EXERCISE DETAILS: Name every house plant that the text on house training and puppy-proofing says can be toxic to puppies.

─── EXTRACT TO READ

Puppies are unaware that some of the things they find natural to do are actually on the ‘no-no’ list. This includes peeing anywhere and everywhere, jumping on furniture, nipping people, chewing on shoes, barking and begging and whining for food. It is important to be patient when it comes to house training a puppy and to ‘puppy-proof’ your house before the new arrival comes home.

House Training 101

When house training your puppy, consider how your puppy may be feeling. He is most likely chewing on everything, from your fingers and your slippers to your indoor rental garden. However, he is also in the process of teething and the chewing sensation will provide some relief. Furthermore, dogs explore the world through their mouths. Instead of scolding your puppy for chewing on your shoe, ensure that he doesn’t have the opportunity to do this by hiding these items away from him. Give him bones and other toys to chew on instead. This will help alleviate some of the pain he is feeling and allow him to explore in a more appropriate way.

Accidents are going to happen, especially in the first few weeks of owning a puppy. When you first bring puppy home you will need to place newspapers down on the floors and try to keep puppy in one main room. This will avoid any accidents on the floor. You also need to show him how to go outside (or wherever his bathroom is). This means plenty of trips outdoors and plenty of time spent sniffing out the grassy areas to find a place to do his business. If puppy does have an accident, do not scold him, shout at him or rub his nose in his mess. This will make the situation much worse. After several trips outside and several ‘good girls’, she will eventually get it.

Puppy Proofing your Home

In addition to lavishing as much attention as possible on your new puppy, you also need to prepare your home for her arrival. When renting a home, the first step is to get permission from your landlord. Many houses, apartments and condos come with a ‘no pet’ rule so read through the lease agreement and speak to your landlord.

There are a lot of things puppy will get into when he arrives home, some of which can be dangerous and even deadly. Some house plants can be toxic to puppies such as rhododendron, dumb cane and philodendron and some items can be choking hazards such as children’s marbles and dice. Make sure all electrical cords are out of the way and that all valuables are securely hidden from puppy’s line of vision. Be sure to keep the garbage in a safe area and keep puppy away from cooked chicken and turkey bones, chocolate and any cleaning products. Finally, while house training your puppy, always remember that a puppy does not mean to behave badly – she is just learning and it is up to you to offer patience and guidance as she grows into a dog.

──────
─── SOURCE MATERIAL

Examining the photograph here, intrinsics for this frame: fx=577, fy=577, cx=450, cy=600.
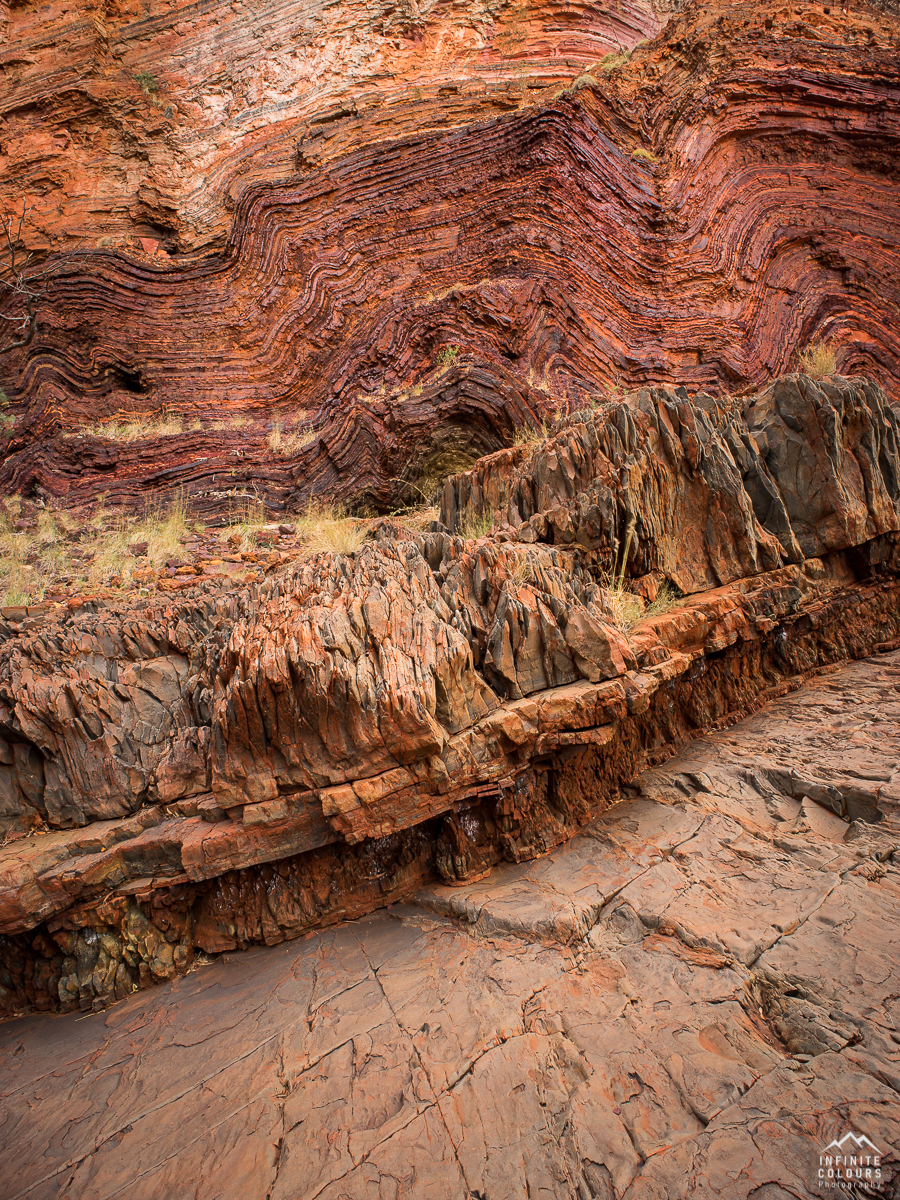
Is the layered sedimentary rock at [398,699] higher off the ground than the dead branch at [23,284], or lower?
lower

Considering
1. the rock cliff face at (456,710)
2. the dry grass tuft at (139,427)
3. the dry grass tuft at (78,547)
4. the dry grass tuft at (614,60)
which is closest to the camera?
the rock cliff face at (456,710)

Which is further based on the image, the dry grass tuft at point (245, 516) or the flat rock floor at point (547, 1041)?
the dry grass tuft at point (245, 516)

──────
─── SOURCE MATERIAL

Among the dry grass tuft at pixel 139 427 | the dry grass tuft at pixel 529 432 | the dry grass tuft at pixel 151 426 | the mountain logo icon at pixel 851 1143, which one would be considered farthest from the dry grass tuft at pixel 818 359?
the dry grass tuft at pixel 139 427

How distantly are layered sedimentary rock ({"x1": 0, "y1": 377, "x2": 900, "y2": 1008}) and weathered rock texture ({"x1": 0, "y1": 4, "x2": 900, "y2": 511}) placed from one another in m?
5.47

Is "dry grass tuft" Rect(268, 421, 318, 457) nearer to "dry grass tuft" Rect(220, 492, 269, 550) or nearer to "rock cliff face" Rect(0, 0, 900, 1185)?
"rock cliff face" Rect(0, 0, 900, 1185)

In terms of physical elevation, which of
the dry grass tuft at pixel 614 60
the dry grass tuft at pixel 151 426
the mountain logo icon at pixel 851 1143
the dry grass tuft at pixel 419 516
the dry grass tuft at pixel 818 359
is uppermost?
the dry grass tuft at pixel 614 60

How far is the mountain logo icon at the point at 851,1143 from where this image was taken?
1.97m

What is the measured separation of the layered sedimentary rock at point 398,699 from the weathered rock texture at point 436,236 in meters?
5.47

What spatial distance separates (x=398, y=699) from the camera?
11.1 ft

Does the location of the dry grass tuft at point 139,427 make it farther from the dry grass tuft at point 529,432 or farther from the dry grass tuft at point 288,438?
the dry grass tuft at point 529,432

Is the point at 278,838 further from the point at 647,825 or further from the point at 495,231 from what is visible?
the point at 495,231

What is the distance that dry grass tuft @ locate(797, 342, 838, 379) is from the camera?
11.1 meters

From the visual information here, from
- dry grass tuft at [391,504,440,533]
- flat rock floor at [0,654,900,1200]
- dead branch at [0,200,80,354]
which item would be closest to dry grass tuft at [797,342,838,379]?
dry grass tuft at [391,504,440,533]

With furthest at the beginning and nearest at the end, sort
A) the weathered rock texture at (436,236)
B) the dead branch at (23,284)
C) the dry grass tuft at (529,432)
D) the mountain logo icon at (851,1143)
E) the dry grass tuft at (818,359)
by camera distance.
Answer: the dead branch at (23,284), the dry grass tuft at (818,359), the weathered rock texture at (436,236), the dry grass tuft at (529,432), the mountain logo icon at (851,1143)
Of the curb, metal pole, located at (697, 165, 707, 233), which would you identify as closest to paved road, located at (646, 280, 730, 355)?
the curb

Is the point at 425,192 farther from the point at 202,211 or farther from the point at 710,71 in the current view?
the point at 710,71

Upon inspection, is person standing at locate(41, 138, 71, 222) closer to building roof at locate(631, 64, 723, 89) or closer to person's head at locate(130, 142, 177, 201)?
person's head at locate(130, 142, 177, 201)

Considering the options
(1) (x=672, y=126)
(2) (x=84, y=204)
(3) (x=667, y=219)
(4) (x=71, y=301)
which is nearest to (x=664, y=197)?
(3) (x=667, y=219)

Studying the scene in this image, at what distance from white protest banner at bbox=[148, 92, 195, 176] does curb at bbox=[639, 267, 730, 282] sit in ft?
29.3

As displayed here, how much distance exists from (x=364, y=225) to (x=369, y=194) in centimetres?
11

──────

RESPONSE FOR THIS EXERCISE: Rhododendron, dumb cane, philodendron